Stated problem. In the data items below, rewrite the lines as a numbered list, leaving out blank lines. Begin with the line containing "Observed in this" and continue through the last line of the data items.

(Data items)
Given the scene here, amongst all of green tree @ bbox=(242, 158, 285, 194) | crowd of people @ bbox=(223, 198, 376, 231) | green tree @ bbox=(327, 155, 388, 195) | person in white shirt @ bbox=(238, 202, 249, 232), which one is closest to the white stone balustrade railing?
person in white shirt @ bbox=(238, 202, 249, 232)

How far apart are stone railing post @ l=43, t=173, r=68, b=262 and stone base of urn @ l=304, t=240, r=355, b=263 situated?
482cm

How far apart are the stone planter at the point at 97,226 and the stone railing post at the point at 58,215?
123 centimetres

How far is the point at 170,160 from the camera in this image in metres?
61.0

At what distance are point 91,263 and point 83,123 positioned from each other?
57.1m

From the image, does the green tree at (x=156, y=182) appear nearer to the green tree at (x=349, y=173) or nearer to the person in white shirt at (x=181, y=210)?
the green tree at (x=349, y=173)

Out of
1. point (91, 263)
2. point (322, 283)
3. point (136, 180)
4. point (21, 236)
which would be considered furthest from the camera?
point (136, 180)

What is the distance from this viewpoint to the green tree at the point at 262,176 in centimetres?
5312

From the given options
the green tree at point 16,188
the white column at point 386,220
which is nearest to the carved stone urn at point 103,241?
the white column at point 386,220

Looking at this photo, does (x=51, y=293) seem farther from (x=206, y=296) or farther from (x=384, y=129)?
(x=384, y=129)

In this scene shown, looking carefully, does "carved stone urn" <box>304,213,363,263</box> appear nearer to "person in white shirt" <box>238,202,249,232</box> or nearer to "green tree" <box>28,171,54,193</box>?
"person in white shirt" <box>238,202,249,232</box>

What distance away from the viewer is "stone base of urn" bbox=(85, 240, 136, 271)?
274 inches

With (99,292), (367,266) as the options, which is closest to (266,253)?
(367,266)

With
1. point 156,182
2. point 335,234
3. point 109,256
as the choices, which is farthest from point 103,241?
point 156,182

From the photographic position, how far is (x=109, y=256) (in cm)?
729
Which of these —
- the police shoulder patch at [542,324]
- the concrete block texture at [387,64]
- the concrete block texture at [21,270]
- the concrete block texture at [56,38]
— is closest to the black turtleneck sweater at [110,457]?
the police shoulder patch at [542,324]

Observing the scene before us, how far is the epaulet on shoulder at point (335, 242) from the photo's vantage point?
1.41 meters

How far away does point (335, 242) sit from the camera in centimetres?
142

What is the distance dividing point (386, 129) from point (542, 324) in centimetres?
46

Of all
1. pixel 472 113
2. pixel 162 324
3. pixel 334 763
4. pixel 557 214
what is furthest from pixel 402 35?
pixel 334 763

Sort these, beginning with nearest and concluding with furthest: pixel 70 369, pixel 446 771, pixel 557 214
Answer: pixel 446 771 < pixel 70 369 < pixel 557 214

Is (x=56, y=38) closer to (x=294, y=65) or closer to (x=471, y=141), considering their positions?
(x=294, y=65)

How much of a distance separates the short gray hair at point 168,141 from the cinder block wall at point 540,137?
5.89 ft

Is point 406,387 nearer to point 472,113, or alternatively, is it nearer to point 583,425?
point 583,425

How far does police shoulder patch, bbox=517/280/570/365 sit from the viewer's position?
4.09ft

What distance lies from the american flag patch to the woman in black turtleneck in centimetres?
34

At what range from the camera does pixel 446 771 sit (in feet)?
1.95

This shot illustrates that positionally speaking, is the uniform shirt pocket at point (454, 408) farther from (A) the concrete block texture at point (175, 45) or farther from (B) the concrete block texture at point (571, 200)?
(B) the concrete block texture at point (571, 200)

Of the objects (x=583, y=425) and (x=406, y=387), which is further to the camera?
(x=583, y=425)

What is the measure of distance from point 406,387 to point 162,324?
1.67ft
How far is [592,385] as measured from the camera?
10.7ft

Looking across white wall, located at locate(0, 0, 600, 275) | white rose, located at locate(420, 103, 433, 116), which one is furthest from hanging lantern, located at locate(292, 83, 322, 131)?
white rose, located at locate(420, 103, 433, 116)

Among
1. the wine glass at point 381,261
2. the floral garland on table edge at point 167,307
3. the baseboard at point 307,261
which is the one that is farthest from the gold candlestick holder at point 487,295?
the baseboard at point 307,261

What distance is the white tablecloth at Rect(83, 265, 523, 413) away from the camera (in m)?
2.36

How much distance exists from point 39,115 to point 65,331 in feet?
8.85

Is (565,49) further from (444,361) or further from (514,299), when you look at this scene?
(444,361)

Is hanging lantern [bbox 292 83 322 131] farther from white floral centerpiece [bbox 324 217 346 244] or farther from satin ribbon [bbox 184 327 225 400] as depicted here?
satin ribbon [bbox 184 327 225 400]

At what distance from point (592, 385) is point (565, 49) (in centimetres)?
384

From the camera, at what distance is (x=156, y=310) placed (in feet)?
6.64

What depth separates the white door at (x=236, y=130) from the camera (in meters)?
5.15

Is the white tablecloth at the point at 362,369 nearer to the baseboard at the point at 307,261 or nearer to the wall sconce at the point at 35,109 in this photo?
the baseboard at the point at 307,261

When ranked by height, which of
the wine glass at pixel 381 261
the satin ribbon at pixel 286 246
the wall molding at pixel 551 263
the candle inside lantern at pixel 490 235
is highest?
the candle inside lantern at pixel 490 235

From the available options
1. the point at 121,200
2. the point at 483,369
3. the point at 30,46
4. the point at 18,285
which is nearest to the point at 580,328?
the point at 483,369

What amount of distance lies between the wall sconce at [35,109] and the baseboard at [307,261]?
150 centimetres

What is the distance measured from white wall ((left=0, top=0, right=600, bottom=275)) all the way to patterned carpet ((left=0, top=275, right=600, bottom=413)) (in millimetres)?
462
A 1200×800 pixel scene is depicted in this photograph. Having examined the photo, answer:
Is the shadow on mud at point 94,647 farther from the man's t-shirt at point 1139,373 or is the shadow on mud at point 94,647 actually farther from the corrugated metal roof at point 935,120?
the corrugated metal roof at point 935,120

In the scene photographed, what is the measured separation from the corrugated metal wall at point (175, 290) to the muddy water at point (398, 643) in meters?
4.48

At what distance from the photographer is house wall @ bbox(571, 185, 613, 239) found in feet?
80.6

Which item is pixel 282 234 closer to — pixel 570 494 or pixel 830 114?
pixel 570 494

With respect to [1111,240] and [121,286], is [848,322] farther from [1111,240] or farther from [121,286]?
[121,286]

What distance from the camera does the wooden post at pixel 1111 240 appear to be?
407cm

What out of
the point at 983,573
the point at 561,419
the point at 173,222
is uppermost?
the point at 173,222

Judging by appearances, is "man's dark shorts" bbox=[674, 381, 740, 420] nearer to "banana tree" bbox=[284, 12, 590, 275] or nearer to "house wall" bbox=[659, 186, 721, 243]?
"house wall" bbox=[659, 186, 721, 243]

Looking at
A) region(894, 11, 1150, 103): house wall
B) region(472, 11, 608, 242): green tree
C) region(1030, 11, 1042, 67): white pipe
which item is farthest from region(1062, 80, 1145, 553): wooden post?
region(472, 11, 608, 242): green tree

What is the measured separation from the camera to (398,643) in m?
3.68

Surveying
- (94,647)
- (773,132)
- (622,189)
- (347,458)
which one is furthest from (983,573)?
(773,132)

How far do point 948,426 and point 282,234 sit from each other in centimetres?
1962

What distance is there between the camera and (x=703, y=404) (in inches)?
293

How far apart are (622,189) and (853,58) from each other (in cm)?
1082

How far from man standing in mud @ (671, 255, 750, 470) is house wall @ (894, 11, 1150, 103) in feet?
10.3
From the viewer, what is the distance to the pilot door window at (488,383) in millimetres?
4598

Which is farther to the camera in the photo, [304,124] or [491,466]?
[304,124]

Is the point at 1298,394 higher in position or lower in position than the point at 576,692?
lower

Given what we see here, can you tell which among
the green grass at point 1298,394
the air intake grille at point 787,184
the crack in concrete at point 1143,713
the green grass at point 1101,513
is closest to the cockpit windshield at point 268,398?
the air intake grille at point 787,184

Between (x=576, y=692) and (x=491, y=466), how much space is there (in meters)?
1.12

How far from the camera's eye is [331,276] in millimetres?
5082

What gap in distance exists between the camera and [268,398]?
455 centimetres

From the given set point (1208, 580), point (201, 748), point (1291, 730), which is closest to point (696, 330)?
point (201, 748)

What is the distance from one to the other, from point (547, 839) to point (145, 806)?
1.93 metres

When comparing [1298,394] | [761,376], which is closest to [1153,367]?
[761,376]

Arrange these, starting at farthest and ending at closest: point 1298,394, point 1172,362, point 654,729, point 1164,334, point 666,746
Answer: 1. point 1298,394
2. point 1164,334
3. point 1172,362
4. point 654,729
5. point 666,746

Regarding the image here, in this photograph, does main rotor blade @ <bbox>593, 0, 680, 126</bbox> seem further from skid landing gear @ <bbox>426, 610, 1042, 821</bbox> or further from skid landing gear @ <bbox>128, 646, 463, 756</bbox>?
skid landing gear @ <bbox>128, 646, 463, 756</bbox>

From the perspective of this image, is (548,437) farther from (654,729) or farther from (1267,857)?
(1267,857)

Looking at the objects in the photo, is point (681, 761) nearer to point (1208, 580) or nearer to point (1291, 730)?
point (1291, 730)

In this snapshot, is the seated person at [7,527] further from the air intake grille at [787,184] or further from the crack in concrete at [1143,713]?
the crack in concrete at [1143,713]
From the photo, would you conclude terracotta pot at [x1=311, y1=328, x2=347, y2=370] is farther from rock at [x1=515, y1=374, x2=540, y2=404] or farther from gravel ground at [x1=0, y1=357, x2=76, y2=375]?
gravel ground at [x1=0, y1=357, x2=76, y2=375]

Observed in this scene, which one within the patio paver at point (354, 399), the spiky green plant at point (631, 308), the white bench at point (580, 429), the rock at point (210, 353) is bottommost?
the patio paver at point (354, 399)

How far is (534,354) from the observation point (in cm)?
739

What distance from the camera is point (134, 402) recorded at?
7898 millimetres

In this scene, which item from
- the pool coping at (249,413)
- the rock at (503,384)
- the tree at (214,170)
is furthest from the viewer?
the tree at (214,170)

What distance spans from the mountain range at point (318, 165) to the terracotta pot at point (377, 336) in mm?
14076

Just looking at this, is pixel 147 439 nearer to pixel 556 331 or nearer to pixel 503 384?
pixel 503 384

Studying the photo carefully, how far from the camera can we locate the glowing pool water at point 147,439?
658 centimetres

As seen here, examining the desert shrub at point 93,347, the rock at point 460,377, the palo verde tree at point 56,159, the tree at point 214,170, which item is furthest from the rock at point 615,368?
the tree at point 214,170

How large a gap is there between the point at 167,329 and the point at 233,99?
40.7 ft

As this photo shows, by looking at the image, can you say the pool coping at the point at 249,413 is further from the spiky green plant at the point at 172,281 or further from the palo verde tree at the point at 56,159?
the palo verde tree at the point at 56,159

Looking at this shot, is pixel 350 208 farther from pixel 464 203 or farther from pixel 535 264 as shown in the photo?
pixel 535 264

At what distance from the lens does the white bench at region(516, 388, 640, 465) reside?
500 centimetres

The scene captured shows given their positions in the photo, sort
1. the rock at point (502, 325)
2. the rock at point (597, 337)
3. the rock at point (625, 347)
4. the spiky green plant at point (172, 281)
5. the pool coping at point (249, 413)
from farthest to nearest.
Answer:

Written solution.
1. Observed in this scene, which one within the patio paver at point (354, 399), the spiky green plant at point (631, 308), the white bench at point (580, 429), the rock at point (210, 353) is bottommost?
2. the patio paver at point (354, 399)
3. How far is (534,354) from the observation point (in cm)?
4. 739
5. What distance from the camera is point (134, 402) recorded at?
6. 7898 millimetres
7. In this scene, which item from
8. - the pool coping at (249,413)
9. - the rock at (503,384)
10. - the tree at (214,170)
11. is furthest from the viewer?
12. the tree at (214,170)
13. What distance spans from the mountain range at point (318, 165) to the terracotta pot at point (377, 336) in mm?
14. 14076
15. Just looking at this, is pixel 147 439 nearer to pixel 556 331 or nearer to pixel 503 384?
16. pixel 503 384
17. Studying the photo carefully, how far from the camera can we locate the glowing pool water at point 147,439?
18. 658 centimetres
19. As seen here, examining the desert shrub at point 93,347, the rock at point 460,377, the palo verde tree at point 56,159, the tree at point 214,170, which item is furthest from the rock at point 615,368?
20. the tree at point 214,170
21. How large a gap is there between the point at 167,329 and the point at 233,99?
22. 40.7 ft
23. As this photo shows, by looking at the image, can you say the pool coping at the point at 249,413 is further from the spiky green plant at the point at 172,281 or further from the palo verde tree at the point at 56,159?
24. the palo verde tree at the point at 56,159
25. Looking at this shot, is pixel 350 208 farther from pixel 464 203 or farther from pixel 535 264 as shown in the photo?
26. pixel 535 264
27. At what distance from the lens does the white bench at region(516, 388, 640, 465) reside?
28. 500 centimetres
29. The scene captured shows given their positions in the photo, sort
30. 1. the rock at point (502, 325)
31. 2. the rock at point (597, 337)
32. 3. the rock at point (625, 347)
33. 4. the spiky green plant at point (172, 281)
34. 5. the pool coping at point (249, 413)
35. from farthest to nearest.
36. Answer:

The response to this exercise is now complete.